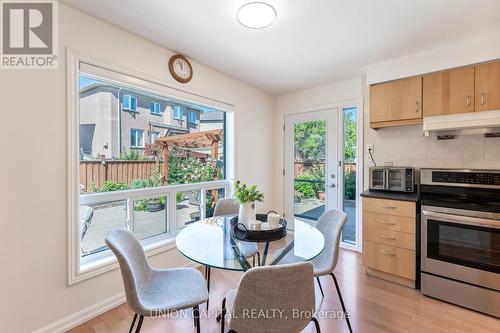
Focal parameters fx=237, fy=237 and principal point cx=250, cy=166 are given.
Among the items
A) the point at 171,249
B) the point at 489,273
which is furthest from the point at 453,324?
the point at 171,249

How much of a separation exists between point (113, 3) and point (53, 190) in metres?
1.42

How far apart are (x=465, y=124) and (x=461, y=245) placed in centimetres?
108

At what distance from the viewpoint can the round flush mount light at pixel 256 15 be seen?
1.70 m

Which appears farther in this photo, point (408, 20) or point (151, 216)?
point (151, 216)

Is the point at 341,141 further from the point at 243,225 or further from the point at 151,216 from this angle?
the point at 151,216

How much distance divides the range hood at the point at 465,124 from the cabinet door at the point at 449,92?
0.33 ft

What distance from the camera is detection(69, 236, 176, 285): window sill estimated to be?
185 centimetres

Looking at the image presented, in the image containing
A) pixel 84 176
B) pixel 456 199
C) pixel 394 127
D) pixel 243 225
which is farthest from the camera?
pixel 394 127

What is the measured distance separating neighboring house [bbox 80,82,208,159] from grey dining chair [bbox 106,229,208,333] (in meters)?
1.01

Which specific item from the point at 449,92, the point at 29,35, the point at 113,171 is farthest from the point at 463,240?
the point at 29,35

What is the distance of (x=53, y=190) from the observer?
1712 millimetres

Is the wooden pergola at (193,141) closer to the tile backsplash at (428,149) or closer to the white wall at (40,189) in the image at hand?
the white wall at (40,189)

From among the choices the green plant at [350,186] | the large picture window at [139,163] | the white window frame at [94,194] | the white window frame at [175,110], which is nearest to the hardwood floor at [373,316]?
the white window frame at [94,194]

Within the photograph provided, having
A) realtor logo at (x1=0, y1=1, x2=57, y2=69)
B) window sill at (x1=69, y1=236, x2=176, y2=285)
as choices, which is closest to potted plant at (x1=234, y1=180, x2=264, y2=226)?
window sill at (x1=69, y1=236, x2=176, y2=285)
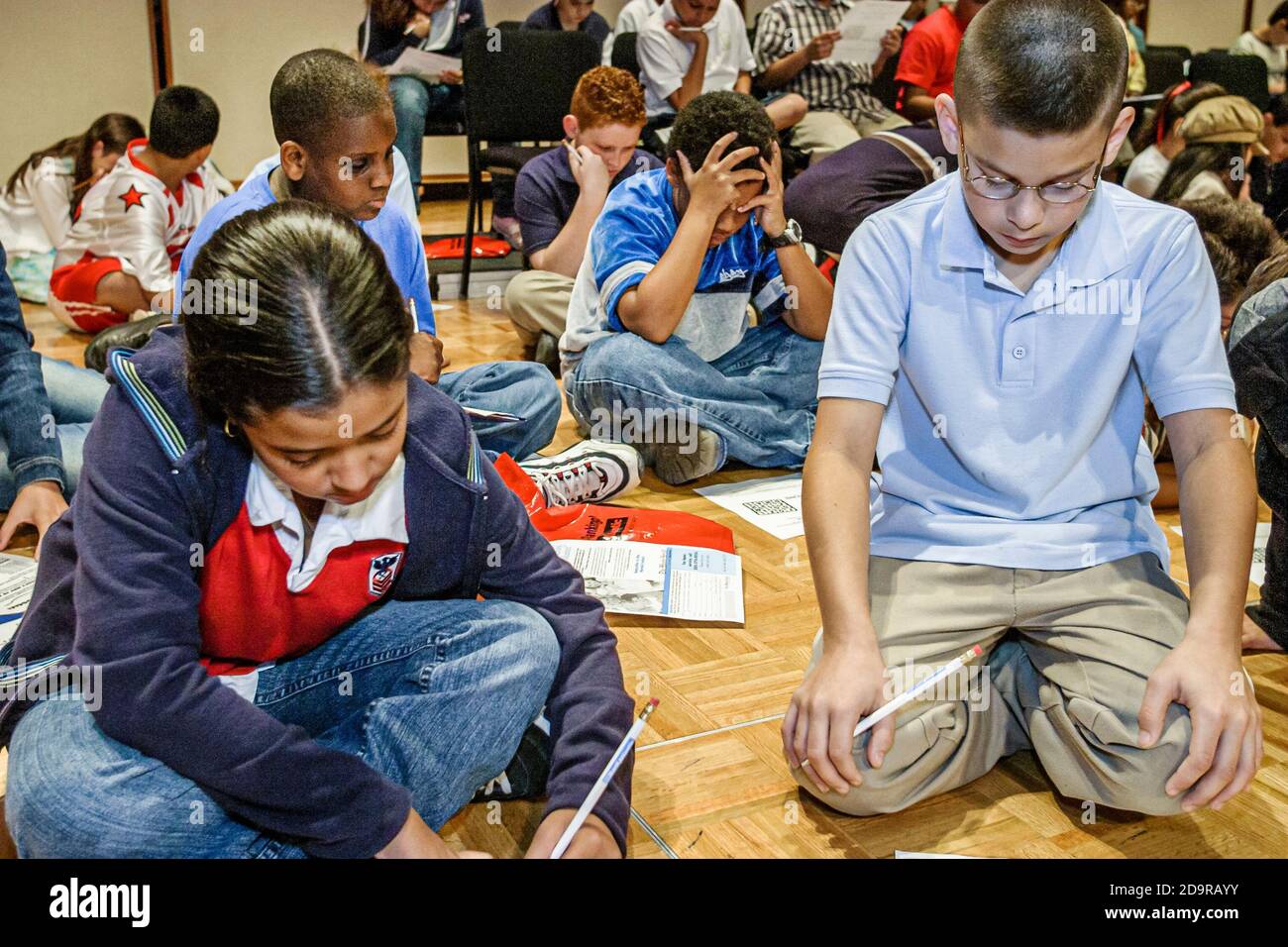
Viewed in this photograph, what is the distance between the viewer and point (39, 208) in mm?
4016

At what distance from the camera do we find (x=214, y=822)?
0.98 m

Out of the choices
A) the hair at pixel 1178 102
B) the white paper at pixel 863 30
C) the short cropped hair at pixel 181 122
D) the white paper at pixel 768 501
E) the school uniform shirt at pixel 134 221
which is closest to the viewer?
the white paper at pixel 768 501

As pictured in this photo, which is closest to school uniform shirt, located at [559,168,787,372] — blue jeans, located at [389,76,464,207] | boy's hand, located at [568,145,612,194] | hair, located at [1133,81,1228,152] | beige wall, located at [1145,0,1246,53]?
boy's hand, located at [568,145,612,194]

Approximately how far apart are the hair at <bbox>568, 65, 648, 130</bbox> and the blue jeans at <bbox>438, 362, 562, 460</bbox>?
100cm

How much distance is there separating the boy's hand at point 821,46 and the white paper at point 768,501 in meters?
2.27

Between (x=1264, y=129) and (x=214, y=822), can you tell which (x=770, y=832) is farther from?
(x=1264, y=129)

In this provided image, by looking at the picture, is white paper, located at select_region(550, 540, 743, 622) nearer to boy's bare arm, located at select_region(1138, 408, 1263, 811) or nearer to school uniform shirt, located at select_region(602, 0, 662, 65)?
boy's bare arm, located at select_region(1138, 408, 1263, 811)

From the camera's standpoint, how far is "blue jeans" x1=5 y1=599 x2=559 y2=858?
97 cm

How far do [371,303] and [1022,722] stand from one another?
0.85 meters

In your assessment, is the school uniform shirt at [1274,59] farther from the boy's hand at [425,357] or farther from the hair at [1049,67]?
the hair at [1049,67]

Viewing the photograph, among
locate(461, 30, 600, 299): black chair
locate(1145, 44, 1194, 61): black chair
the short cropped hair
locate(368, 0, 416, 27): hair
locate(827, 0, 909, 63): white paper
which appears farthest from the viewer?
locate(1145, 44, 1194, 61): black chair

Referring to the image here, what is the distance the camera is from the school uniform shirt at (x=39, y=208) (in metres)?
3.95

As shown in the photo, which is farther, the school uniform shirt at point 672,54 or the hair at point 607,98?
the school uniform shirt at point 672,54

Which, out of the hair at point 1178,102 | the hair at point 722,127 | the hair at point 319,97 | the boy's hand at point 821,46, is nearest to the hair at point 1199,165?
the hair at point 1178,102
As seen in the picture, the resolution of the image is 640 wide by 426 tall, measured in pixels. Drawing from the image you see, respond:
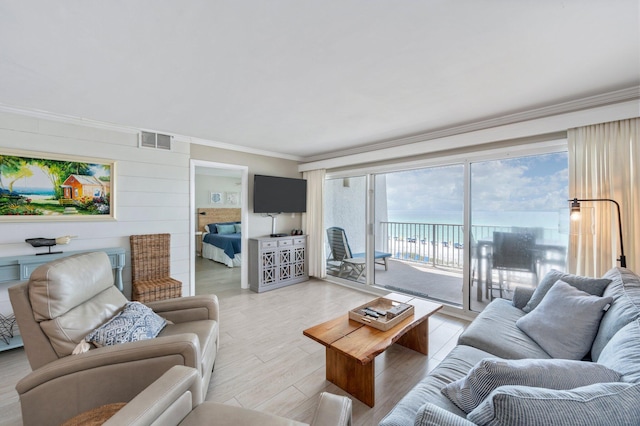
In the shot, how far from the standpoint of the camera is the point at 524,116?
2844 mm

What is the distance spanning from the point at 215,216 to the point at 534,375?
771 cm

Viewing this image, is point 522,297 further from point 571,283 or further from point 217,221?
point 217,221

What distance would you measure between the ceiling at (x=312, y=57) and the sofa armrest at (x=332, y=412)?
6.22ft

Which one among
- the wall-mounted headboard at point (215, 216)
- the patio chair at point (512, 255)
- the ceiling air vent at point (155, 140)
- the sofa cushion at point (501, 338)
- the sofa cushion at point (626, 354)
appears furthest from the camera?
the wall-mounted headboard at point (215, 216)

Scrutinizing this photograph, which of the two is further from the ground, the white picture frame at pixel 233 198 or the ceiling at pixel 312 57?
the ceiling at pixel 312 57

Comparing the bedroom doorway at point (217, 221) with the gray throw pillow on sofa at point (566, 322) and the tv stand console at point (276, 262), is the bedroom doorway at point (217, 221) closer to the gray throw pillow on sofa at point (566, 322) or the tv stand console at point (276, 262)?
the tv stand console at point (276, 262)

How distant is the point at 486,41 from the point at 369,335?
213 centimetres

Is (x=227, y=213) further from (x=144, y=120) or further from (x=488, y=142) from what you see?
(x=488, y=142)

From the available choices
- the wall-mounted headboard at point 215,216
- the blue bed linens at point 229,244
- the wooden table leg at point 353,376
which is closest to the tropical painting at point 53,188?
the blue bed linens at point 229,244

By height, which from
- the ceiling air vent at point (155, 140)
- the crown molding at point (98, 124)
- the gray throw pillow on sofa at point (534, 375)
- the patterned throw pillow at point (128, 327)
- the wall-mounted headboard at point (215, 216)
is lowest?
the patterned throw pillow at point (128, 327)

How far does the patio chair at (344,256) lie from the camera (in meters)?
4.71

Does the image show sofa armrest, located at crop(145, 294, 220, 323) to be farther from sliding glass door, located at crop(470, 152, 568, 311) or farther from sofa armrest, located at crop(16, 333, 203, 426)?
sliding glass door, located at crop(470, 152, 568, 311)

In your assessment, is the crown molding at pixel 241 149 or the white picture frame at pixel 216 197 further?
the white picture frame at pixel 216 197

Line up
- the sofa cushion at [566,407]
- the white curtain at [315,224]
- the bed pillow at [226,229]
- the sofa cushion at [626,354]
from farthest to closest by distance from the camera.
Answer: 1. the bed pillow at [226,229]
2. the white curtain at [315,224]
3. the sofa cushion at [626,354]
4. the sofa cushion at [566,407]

--

## TASK OBJECTIVE
Copy out the lines starting at the one containing "Is (x=227, y=213)" and ending with the last line of the entries. Include nothing else.

## FINISHED ANSWER
Is (x=227, y=213) further from (x=144, y=120) or further from (x=488, y=142) from what you see?
(x=488, y=142)

From the available choices
- the wall-mounted headboard at point 215,216
- the blue bed linens at point 229,244
- the wooden table leg at point 353,376
which is closest to the tropical painting at point 53,188?
the blue bed linens at point 229,244

By height, which from
- the ceiling air vent at point (155, 140)
- the crown molding at point (98, 124)
- the gray throw pillow on sofa at point (534, 375)
- the patterned throw pillow at point (128, 327)
- the wall-mounted headboard at point (215, 216)
is lowest?
the patterned throw pillow at point (128, 327)

How far does the patio chair at (344,256) lie from the camera (in meters)?
4.71

Does the image show sofa armrest, located at crop(145, 294, 220, 323) to be farther from sliding glass door, located at crop(470, 152, 568, 311) or farther from sofa armrest, located at crop(16, 333, 203, 426)?
sliding glass door, located at crop(470, 152, 568, 311)

In your assessment, is the crown molding at pixel 241 149 or the white picture frame at pixel 216 197 further?
the white picture frame at pixel 216 197

Line up
- the sofa cushion at [566,407]
- the white curtain at [315,224]
- the bed pillow at [226,229]
- the sofa cushion at [626,354]
from farthest to closest by distance from the camera.
Answer: 1. the bed pillow at [226,229]
2. the white curtain at [315,224]
3. the sofa cushion at [626,354]
4. the sofa cushion at [566,407]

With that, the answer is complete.